Athens Review, Athens, Texas

February 17, 2006

A chance to say thank you to Perry

Michael V. Hannigan

Even if you’ve never heard Perry Eaton sing — I’m sorry for your loss if you haven’t — you still may have heard his voice.

Perry has announced Athens Junior High School football games, provided color commentary for Hornet high school games on the radio, and even announced TVCC football games a time or two.

He may have coached your child in Little Dribblers, or handed your graduate a Laffy Taffy.

Let me tell you, Perry is known in this town. I had lunch with him this week, and had to time my questions for between visits from the folks who spotted us in the corner.

What he’s best known for, though, is being the music minister and youth minister at Dogwood Baptist Church.

But no more. After 13 years and nine months (“I looked back so I knew exactly how long it was when I said goodbye”), he is leaving the church.

There will be a reception Sunday from 3 p.m. to 5 p.m. at the church for Perry. That’s the main reason for this column. To invite you to the reception.

The other reason is to acknowledge a man who has meant so much to so many for so long.

(Full disclosure: Perry Eaton led me to the Lord while the two of us sat in his office at Dogwood Baptist Church several years ago, with Perry flashing his trademark smile and me staring at a poster announcing a Phillips, Craig and Dean concert at the church.)

The good news is he’ll be staying in Athens and he’ll keep on spreading the Good News the best way he knows how, through humor and music. Perry’s music and personality are in great demand by small churches and revivals in the area. Today, he carries his cell phone and schedule with him wherever he goes so he can answer when the Spirit rings — and he prays it rings plenty.
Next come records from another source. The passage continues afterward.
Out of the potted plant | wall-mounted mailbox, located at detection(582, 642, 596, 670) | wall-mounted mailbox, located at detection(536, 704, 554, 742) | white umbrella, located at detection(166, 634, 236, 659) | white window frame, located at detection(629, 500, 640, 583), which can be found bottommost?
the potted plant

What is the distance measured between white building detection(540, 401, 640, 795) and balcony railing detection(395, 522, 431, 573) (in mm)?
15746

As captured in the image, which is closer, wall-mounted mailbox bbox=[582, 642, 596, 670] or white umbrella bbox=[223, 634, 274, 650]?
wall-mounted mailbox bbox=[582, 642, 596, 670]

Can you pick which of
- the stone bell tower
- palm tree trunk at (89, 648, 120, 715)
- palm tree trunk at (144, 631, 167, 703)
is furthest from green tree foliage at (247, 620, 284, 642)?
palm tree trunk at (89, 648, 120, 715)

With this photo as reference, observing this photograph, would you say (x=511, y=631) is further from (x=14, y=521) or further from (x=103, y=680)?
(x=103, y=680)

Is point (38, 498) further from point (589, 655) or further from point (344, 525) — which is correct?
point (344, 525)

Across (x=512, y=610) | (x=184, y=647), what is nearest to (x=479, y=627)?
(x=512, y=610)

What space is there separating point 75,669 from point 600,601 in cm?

While he has done this type of ministry ever since I’ve known him, I didn’t know just how long Perry had been a road warrior. He said he first started singing on the revival circuit after his father gave him a portable sound system as a high school graduation present.

That was fun, but Perry had different ideas for his future. Although he continued to sing and preach at little churches and revivals, he went to San Jacinto College on a basketball scholarship, and then followed his basketball skills to the University of Mary Hardin-Baylor, where he earned a degree in education.

You see, Perry was going to be a college basketball coach.

But God, as He often does, had different plans.

First, a woman with an oil well insisted Perry record an album, and in 1981 he made “God’s Little Miracle.”

Then, a series of acquaintances brought him to the attention of the Rev. James Goforth at First Baptist Church, Rockdale. Before he even graduated college — or married his wife, Tina — the church called Perry as music and youth minister. The young couple happily answered yes.

From there, to Tennessee, to Rusk, Texas and the Rev. Goforth again, that’s the way it went.

Along the way, he saw the start of the “Experiencing God” series by Henry T. Blackaby, since Blackaby is a personal friend of Goforth’s. He also started working at the Pineywoods Baptist Encampment and, in fact, is listed as a director for a camp this summer.

His work in youth camps is so well-known, he was a main source for a story on the subject in the March 24, 1999 Baptist Standard.

Pineywoods named a dorm in his honor recently, he said,

In 1992, while all that was going on, Perry received several calls from large churches looking for a music and youth minister.

But he chose Dogwood Baptist Church, which was running about 120 members at the time, he said.

Why?

“We just knew it was a God thing,” he said. “We saw God moving, and we wanted to be were God was moving.”

Notice all the “we’s?” That’s because Perry doesn’t talk about his ministry without talking about Tina.

“This is really ‘our’ ministry,” he said. “She’s been such a big part of this thing.”

This thing included a growth explosion at Dogwood in the late 90s, and a service big on music and the unexpected. Perry remembers that time with pride.

“We were a part of something that the whole community knew was a God-thing,” he said. “We were making an impact on the area. That wasn’t a me-thing, or a (Pastor Phil Greenawalt)-thing, that was a God thing.”

In the end, what Perry and Tina — along with their sons Preston, 21, Patrick (Patch), 20, Pierce, 16, and Peyton, 13 — have done is become a part of the fabric of the community.

Because whether he sang a song, coached your kid, prayed over your graduate — or led you to Christ — chances are if you know Athens, you know Perry.